The offer is part of a tentative new contract between the automaker and United Auto Workers that union leaders recommended to their membership on Tuesday. Now, nearly 50,000 workers at GM must vote to accept or reject the four-year contract.

The contract also includes a $5,000 signing bonus and profit-sharing checks if GM earns a minimum of $1.25 billion in North America annually. Those payments, and others, will replace annual raises for most workers.

UAW President Bob King hailed the deal as a sign the union and industry can cooperate to save American jobs. And at least one local union leader predicted workers would accept the contract, the first since GM and Chrysler made it through bankruptcy in 2009 after receiving government bailouts.

"The auto industry is back. General Motors and the UAW are working together to create jobs in America," King said at union leader meeting Tuesday in Detroit.

At the meeting, union leaders were briefed on details of the proposed contract.

The union said that under the deal, GM has agreed to create or keep the jobs and invest in its factories, including the reopening of an assembly plant in Spring Hill, Tenn.
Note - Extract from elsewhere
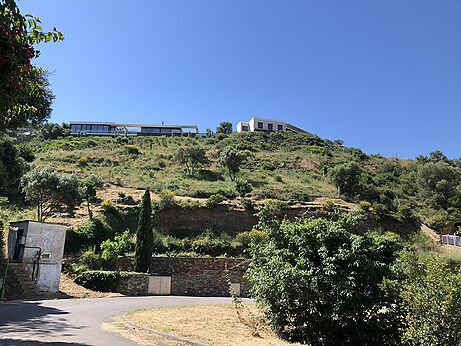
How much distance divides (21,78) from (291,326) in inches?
368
The Spring Hill plant will make two midsize cars, according to a summary of the agreement released by the UAW. The work originally was slated for Mexico, the union said.
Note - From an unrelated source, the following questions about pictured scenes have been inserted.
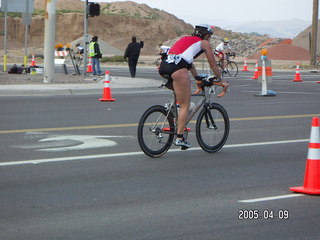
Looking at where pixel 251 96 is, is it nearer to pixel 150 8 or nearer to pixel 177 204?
pixel 177 204

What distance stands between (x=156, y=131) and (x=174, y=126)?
12.6 inches

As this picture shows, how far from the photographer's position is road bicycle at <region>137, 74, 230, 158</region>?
9883mm

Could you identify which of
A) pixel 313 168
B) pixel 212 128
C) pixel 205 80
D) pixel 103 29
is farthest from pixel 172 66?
pixel 103 29

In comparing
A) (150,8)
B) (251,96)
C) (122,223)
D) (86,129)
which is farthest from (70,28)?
(122,223)

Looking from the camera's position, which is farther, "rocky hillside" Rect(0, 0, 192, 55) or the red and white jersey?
"rocky hillside" Rect(0, 0, 192, 55)

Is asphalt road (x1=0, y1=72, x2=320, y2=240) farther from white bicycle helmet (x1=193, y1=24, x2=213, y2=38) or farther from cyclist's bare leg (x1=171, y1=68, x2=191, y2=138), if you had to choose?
white bicycle helmet (x1=193, y1=24, x2=213, y2=38)

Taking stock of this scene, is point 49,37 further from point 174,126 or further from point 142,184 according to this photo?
point 142,184

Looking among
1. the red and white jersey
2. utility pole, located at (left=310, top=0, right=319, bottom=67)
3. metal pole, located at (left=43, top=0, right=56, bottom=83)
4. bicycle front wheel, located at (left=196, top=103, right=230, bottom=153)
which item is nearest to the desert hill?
utility pole, located at (left=310, top=0, right=319, bottom=67)

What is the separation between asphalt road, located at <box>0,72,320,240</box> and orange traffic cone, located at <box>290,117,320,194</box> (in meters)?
0.11

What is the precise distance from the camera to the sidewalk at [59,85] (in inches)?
890

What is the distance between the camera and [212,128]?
1058 cm

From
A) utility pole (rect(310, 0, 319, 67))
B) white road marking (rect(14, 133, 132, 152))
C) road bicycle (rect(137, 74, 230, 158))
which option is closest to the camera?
road bicycle (rect(137, 74, 230, 158))

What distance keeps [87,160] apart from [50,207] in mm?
2756

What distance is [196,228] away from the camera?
20.7ft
GM will invest $61 million for one of the cars and add 600 jobs, while it will spend $358 million on the other car with 1,100 jobs created.

Other factories scheduled to get new work under the deal include:

— Wentzville, Mo.: Gets additional shift plus a midsize pickup truck. A $380 million investment and 1,850 new jobs.

— Warren, Mich.: Transmission plant near Detroit gets new transmission. A $325 million investment and 360 new jobs.

— Romulus, Mich.: Engine plant near Detroit gets $385 million investment and 285 jobs.

— Saginaw, Mich: Casting plant gets 255 jobs and $215 million investment.

— Fort Wayne: Truck assembly plant gets next-generation pickups, with a $230 million investment and 150 jobs created or retained.

In addition, GM will build a new compact car at a factory that's yet to be determined. It will create more than 500 jobs with a $150 million investment.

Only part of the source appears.